According to a study conducted by Stanford University, Imperial College London, and the Internet Archive, 35% of newly published websites are now either generated or assisted by AI as of mid-2025. This percentage was virtually nonexistent before the launch of ChatGPT in November 2022.
“The rapid rise of AI-generated content on the web is truly remarkable,” remarked Jonáš Doležal, a researcher at Imperial College London and co-author of the paper, speaking to 404 Media. “In just three years, after decades of human-driven development, a significant portion of the internet has transitioned to being shaped by AI.”
The study, titled ‘The Impact of AI-Generated Text on the Internet,’ analyzed data from 33 months of website snapshots collected via the Internet Archive’s Wayback Machine using an AI text detection tool called Pangram v3.

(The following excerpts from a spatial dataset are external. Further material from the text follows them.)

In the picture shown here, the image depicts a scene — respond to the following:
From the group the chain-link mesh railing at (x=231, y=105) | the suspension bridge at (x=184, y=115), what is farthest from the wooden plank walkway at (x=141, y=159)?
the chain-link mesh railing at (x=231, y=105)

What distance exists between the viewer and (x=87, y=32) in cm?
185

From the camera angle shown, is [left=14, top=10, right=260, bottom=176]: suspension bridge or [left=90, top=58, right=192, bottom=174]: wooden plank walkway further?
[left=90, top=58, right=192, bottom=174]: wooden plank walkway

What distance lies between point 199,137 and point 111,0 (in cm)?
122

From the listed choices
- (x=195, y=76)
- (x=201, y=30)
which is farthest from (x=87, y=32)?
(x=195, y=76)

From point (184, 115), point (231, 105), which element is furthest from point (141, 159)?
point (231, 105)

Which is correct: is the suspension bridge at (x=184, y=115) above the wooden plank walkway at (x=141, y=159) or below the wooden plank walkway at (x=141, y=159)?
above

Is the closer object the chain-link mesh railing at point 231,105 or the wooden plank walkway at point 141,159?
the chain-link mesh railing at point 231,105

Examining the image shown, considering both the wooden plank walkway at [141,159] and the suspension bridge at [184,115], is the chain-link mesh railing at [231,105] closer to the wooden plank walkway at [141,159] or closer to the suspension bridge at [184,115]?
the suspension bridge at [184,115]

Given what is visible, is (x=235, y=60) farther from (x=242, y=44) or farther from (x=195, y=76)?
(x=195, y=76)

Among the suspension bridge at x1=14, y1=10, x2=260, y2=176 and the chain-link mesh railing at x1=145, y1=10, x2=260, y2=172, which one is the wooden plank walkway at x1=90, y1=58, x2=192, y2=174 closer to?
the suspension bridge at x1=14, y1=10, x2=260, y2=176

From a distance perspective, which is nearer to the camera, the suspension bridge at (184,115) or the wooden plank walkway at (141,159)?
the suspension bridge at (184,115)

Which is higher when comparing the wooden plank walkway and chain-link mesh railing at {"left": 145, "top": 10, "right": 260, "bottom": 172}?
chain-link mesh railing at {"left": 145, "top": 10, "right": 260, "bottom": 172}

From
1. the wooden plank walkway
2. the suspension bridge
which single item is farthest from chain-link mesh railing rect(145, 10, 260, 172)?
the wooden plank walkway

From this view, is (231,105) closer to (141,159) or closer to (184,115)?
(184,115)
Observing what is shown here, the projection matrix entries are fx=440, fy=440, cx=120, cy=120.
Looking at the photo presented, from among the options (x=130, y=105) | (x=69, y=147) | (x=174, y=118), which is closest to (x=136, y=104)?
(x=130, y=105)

Among six hypotheses tested regarding AI content’s impact on the web, only two were substantiated. Firstly, the internet is becoming less semantically diverse; AI-generated sites had semantic similarity scores 33% higher than those written by humans, indicating repetitive expression of similar ideas. The study posits that this could result in a narrowing of the online Overton window due to language models favoring outputs similar to their training data.

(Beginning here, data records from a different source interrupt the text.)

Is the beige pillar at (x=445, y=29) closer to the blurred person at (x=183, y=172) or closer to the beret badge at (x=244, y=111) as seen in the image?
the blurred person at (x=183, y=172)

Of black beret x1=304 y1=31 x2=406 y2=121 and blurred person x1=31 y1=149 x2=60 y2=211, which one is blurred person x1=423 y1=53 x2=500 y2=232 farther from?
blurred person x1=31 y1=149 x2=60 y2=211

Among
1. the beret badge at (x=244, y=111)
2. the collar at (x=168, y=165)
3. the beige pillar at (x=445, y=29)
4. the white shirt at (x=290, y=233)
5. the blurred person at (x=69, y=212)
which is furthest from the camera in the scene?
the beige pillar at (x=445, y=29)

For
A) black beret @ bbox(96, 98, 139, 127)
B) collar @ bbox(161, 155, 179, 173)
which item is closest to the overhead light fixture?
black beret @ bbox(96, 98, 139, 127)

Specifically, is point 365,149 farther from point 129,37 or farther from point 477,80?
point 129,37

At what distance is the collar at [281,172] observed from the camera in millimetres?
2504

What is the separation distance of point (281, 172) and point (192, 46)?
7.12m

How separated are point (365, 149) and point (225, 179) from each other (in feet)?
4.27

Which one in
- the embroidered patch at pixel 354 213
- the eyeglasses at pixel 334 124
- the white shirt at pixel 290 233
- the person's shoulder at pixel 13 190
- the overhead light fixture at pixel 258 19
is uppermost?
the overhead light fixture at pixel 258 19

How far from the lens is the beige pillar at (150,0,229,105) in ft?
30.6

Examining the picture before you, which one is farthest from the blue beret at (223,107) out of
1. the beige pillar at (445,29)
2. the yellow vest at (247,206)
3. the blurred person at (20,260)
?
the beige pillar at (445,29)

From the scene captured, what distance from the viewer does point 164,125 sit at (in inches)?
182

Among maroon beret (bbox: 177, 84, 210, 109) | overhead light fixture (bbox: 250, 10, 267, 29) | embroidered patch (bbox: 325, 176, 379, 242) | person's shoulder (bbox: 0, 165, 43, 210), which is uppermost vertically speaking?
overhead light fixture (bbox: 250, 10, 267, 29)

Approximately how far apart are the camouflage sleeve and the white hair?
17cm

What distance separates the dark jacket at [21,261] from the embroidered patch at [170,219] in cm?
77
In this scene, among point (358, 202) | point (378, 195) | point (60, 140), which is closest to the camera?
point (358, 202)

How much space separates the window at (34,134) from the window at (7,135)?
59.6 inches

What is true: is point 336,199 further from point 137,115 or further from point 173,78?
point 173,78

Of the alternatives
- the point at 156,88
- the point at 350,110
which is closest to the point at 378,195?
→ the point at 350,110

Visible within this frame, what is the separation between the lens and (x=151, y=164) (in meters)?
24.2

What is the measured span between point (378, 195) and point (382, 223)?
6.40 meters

Secondly, AI content displayed a sentiment score over 107% more positive compared to human-generated content, likely reflecting the sycophantic tendencies inherent in large language models (LLMs) trained on human approval signals. This trend could lead to the marginalization of dissent as AI-produced content tends to be sanitized and uniformly upbeat.
Contrary to popular belief, the study found no significant increase in factual inaccuracies associated with AI-generated content; there was no substantial correlation between AI presence and error rates. The hypothesis that AI would homogenize individual voices into a generic style was also not supported by character-level analysis data.

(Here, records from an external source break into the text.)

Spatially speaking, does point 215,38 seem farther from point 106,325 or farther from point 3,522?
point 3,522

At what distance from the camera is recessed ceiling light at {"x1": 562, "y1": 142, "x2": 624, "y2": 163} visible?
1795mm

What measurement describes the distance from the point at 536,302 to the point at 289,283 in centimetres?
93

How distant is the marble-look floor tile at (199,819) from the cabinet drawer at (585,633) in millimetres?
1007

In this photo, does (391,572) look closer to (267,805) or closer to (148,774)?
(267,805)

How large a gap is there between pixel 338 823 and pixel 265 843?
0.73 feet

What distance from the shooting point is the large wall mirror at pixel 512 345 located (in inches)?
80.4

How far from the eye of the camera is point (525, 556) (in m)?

Beyond discourse quality implications, at 35% AI prevalence, the risk of model collapse—where future models degrade after training on AI-generated content—becomes more than just theoretical. Foundation models trained on current web crawls will increasingly incorporate AI-generated and semantically homogenized data.
The researchers are collaborating with the Internet Archive to develop a continuous monitoring tool that tracks AI’s share of the web in real-time, moving beyond one-off snapshots. A concurrent U.S. survey revealed that most Americans already believe all six negative hypotheses about AI content, even those not supported by data. Those who infrequently use AI were 12% more likely to believe in its harms compared to regular users. Despite concerns, the study concludes: while a significant portion of new web content is AI-generated, it hasn’t rendered the internet ‘dead,’ but rather filled with what could be considered ‘zombie’ content.